For just the fraction of a moment longer she was frightened and puzzled by Lewis's dumfounded mien; then her mind harked back for the clue and got it. No one had to tell her that the game was up so far as Lewis was concerned. She knew it. Her face suddenly crinkled up with mirth. With a peal of laughter, she dodged him and ran improperly for her very proper little turnout. He did not follow except with his eyes.
"Larfin' at us, governor," jibed the diminutive cockney, putting a rail between himself and Lewis. "The 'uzzy! The minute I lays my heye on that marm, I says, 'Blime yer, you ain't no lydy'! I say, governor, give us a penny."
Lewis turned away and took a few steps gropingly, head down, as though he walked in a trance. Presently he stopped and came back, feeling with finger and thumb in his waistcoat pocket. He drew out a gold coin, looked at it gravely, and flipped it across the rail at the ragamuffin. Then he turned and walked off with a rapid stride.

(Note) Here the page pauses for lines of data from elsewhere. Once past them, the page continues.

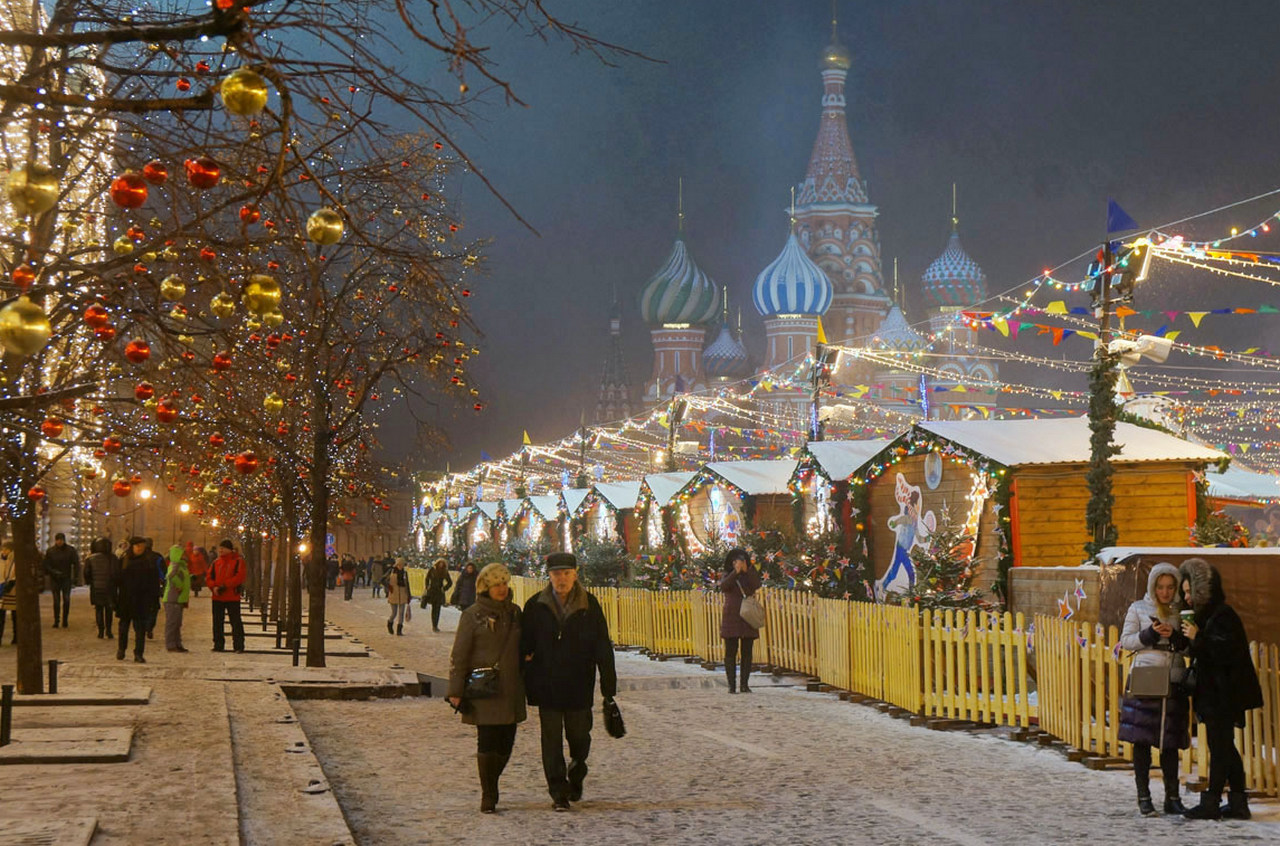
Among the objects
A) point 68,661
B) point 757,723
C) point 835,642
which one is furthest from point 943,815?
point 68,661

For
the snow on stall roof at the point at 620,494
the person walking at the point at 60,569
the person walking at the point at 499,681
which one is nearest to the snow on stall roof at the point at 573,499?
the snow on stall roof at the point at 620,494

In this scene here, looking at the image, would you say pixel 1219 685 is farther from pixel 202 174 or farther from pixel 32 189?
pixel 32 189

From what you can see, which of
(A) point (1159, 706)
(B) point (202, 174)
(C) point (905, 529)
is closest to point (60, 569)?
(C) point (905, 529)

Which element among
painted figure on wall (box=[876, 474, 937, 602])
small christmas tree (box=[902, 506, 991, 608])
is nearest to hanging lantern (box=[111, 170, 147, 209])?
small christmas tree (box=[902, 506, 991, 608])

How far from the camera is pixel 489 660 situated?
977 centimetres

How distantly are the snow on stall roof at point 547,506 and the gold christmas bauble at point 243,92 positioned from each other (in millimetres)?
47085

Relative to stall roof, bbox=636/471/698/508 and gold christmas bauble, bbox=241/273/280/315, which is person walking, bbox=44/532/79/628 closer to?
stall roof, bbox=636/471/698/508

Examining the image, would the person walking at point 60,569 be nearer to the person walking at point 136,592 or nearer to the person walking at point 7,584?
the person walking at point 7,584

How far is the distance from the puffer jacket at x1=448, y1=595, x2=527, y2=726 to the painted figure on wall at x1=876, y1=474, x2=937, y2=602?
55.3 feet

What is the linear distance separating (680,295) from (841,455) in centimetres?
14083

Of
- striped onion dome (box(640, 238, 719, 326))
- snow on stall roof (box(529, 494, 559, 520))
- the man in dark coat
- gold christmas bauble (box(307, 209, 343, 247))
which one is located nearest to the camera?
gold christmas bauble (box(307, 209, 343, 247))

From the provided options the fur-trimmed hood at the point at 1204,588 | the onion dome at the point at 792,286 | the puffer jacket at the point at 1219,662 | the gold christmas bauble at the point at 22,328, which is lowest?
the puffer jacket at the point at 1219,662

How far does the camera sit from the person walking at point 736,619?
18250mm

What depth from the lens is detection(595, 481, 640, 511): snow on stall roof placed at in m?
44.4
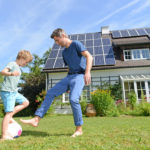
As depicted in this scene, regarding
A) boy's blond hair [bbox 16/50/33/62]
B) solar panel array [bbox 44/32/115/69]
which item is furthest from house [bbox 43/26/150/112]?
boy's blond hair [bbox 16/50/33/62]

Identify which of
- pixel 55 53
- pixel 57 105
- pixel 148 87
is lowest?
pixel 57 105

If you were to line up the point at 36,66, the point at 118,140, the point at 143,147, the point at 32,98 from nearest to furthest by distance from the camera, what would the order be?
the point at 143,147
the point at 118,140
the point at 32,98
the point at 36,66

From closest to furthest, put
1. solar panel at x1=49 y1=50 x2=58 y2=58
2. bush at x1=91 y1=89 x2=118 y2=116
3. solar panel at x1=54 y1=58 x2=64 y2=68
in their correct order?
bush at x1=91 y1=89 x2=118 y2=116
solar panel at x1=54 y1=58 x2=64 y2=68
solar panel at x1=49 y1=50 x2=58 y2=58

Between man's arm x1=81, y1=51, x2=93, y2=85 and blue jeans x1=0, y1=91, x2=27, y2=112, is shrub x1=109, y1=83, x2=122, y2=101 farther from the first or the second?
blue jeans x1=0, y1=91, x2=27, y2=112

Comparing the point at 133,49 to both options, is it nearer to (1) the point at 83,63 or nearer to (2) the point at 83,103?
(2) the point at 83,103

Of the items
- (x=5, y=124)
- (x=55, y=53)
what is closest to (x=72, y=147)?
(x=5, y=124)

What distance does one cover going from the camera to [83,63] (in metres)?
2.91

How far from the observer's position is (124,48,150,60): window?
1334 centimetres

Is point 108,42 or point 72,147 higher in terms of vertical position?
point 108,42

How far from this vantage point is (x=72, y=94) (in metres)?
2.65

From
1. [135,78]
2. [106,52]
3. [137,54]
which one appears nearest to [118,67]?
[135,78]

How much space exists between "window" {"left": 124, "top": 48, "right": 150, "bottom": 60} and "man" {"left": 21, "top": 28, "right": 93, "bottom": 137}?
37.9ft

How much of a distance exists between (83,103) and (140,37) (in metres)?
10.0

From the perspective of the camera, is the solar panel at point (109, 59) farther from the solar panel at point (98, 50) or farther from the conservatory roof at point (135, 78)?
the conservatory roof at point (135, 78)
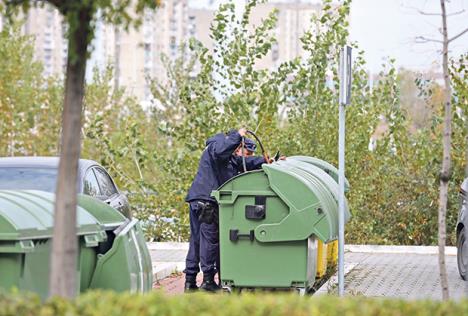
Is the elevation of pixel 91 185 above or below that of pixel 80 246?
above

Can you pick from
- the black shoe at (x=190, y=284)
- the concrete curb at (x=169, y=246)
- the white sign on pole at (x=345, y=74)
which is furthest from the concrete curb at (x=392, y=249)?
the white sign on pole at (x=345, y=74)

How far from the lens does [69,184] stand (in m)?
6.02

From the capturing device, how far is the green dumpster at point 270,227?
10.6 m

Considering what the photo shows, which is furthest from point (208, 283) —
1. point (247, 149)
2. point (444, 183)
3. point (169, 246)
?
point (169, 246)

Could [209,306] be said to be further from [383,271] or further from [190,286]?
[383,271]

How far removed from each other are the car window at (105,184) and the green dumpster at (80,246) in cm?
413

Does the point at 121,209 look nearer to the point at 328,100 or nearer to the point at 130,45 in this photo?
the point at 328,100

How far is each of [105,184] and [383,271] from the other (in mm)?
3671

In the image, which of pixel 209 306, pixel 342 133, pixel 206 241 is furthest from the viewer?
pixel 206 241

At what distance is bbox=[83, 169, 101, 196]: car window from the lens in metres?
12.6

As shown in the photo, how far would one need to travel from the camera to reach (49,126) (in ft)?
113

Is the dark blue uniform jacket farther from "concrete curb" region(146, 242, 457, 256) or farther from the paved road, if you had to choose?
"concrete curb" region(146, 242, 457, 256)

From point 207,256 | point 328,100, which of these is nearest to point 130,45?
point 328,100

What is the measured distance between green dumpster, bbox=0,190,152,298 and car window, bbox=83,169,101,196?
11.2ft
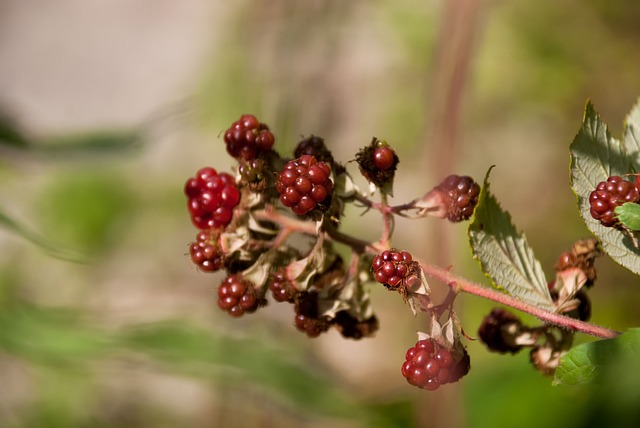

The little cockney snatched at the coin, and popped it into his mouth. Too overwhelmed to speak his gratitude, he stood on his head until Lewis was out of sight. It was the first time in his life that he had handled, much less possessed, a "thick un."
CHAPTER LI
The expert surgeon, operating for blindness on the membranes of the eye, is denied the bulwark of an anesthetic. Such a one will tell you that the moment of success is the moment most pregnant with disaster. To the patient who has known only the fraction of life that lies in darkness, the sudden coming of light is a miracle beyond mere resurrection from the dead. But he is warned he must avoid any spasm of joy. Should he cry out and start at the coming of the dawn, in that moment he bids farewell forever to the light of day.
Something of this shock of sudden sight had come to Lewis, but it came to him with no spasm of joy. A man who has been drugged does not awake to joy, but to pain. Liberation and suffering too often walk hand in hand. Lewis had felt no bondage; consequently his freedom was as terrible as it was sudden. It plunged him into depths of depression he had never before sounded.
From the park he went mechanically to the flat, and sat for hours by the window looking out upon the dead Sunday gray of London. Darkness came, and with it Nelton and lights. Nelton remarked that there was nothing to eat in the house.
"I know," said Lewis, and sat on, too abject to dress and go out for dinner. In his depression his thoughts turned naturally to his father. He thought of joining him, and searched time-tables and sailings, only to find that he could not catch up with the expedition. Besides, as he looked back on their last days in America, he doubted whether his father would have welcomed his coming.
The next few days were terrible indeed, for Lady Derl, as he had feared, was out of town. He wrote to her, begging her to let him know where she was and when she would come to London. For three days he waited for an answer, and then the emptiness of the whole world, the despair of isolation, drove him to his studio and to work.